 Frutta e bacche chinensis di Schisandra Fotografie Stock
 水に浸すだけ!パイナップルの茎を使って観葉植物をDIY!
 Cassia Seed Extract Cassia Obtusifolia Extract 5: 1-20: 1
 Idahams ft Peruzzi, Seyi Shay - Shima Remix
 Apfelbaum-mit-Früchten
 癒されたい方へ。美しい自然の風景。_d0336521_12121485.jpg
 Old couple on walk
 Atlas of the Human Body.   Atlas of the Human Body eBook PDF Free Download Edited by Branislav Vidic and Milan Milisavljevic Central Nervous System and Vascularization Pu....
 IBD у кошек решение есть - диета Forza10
* * *
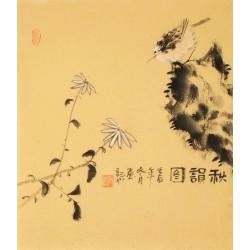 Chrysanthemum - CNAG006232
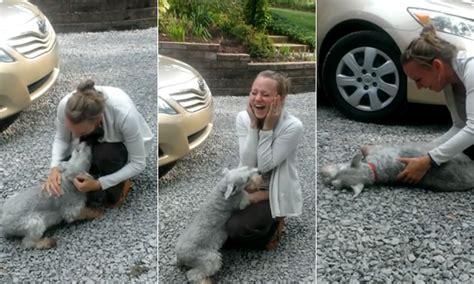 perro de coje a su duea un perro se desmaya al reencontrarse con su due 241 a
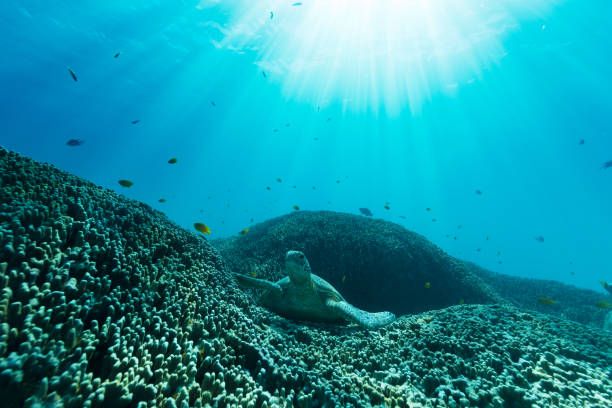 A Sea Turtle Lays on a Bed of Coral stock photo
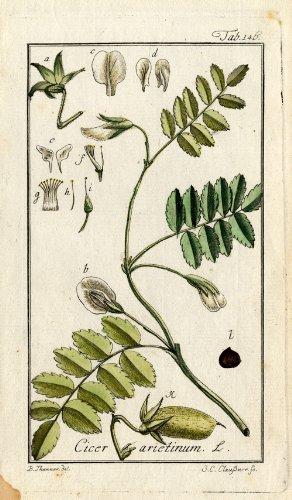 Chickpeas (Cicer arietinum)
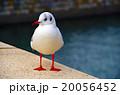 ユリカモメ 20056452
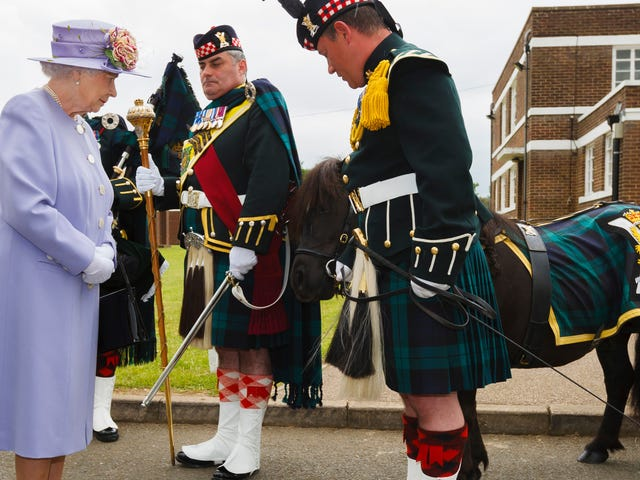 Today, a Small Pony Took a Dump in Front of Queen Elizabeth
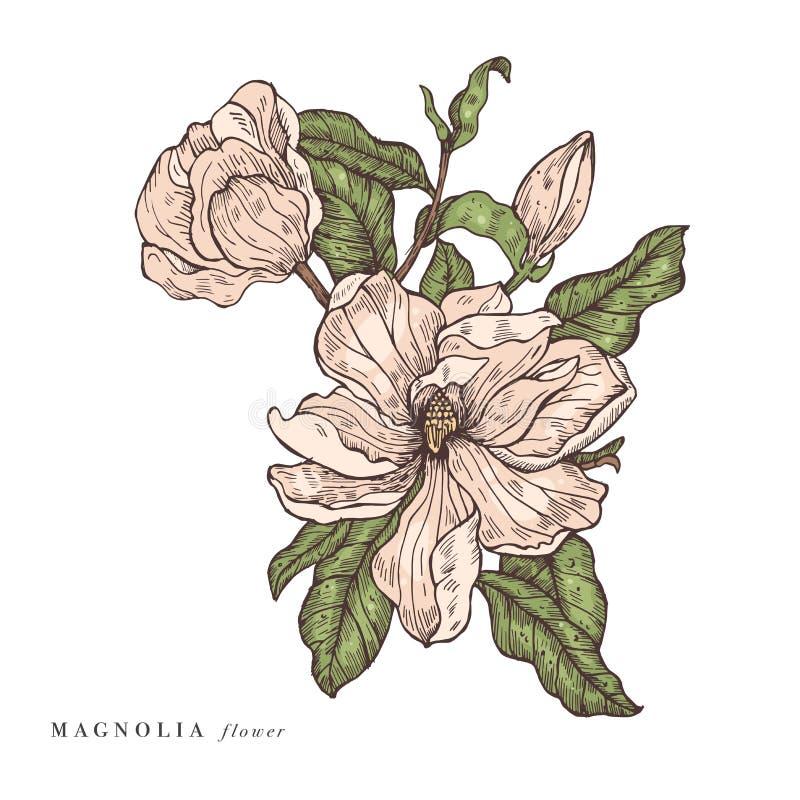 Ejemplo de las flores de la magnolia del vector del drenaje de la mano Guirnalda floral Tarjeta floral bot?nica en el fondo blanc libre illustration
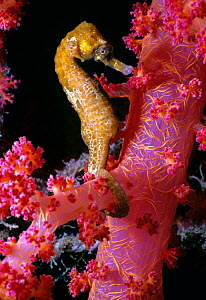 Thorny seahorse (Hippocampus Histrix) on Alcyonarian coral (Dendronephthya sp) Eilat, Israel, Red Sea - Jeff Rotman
* * *
◆ **Your assignment**:
The expected answer is an exact copy of the lines above, beginning at the line with "Frutta e bacche" and ending at the line with "IBD у кошек решение есть - диета Forza10", with both ends in.

◆ **Finished task**:
 Frutta e bacche chinensis di Schisandra Fotografie Stock
 水に浸すだけ!パイナップルの茎を使って観葉植物をDIY!
 Cassia Seed Extract Cassia Obtusifolia Extract 5: 1-20: 1
 Idahams ft Peruzzi, Seyi Shay - Shima Remix
 Apfelbaum-mit-Früchten
 癒されたい方へ。美しい自然の風景。_d0336521_12121485.jpg
 Old couple on walk
 Atlas of the Human Body.   Atlas of the Human Body eBook PDF Free Download Edited by Branislav Vidic and Milan Milisavljevic Central Nervous System and Vascularization Pu....
 IBD у кошек решение есть - диета Forza10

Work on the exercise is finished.